Los vaivenes de la industria editorial acompañaron la historia de la librería. Tras el éxito de la saga de Harry Potter, "La Normal'' comenzó a trabajar especialmente con la temática de la lectura infantil. Inauguró una sucursal virtual y lanzó una serie de talleres para chicos. Para ello se adecuaron especialmente uno de los espacios del salón comercial, incorporando efectos de sonido e iluminación y desplegando contenidos atractivos para incentivar la participación de los niños. “Apostamos mucho al mundo de los niños lectores.

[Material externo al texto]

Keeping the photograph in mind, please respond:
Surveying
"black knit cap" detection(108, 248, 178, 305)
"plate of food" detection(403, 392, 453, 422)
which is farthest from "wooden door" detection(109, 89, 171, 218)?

Tenemos gran confianza en ese segmento y apostamos a que se mantenga así”, dice Jorge a 0221.com.ar.

Según el librero, la pandemia generó un resurgir de la lectura: “Mucha gente viene a buscar ese clásico que había postergado o está interesada en dedicar más tiempo a la lectura”, asegura.

APUESTA POR LA CONTINUIDAD

"Somos la cuarta generación y espero que mi hijo sea la quinta”, asegura ahora Jorge Octavio García -el de los libros prohibidos- y recuerda que también él, como su abuelo y su padre, arrancó en plena adolescencia. Si bien desde niño colaboraba en distintas tareas, fue cuando terminó el colegio secundario que se metió de lleno en el mundo de la librería. “Tenía 17 años y cuando llegué el primer día mi viejo me ordenó que agarrara una franela y empezara a limpiar los libros. Al día siguiente le dije a los demás empleados que limpiaran conmigo y, como me dicen en casa, me convertí en gerente”, relata entre risas.

En la librería hay un espacio dedicado a la historia del negocio con fotos, documentos y objetos

Según la tradición familiar, cada nueva generación que se incorpora a la actividad debe recorrer todas los quehaceres del negocio, aún los más sencillas. “Siempre recuerdo que aquel primer día mi papá me dijo que leyera el título y el autor de cada libro que limpiaba y, así, poco a poco me fui familiarizando con autores y temáticas”. En la familia se repite que Martín, el fundador, fue el que más supo de libros. Dicen que tenía una memoria prodigiosa. Para él era muy fácil ubicar los libros en las estanterías sin apelar a ningún registro ni ayudas de memoria. Además, era capaz de conversar con los clientes sobre el contenido de los volúmenes con gran solvencia.

Jorge tiene todas las fichas puestas en que su hijo Octavio, de 10 años, se sume y tome la posta, como alguna lo hizo él. Por eso, siempre que puede lo lleva a la librería y le pide que lo ayude con algunas cosas. Al fin y al cabo, así empezaron todos en la familia.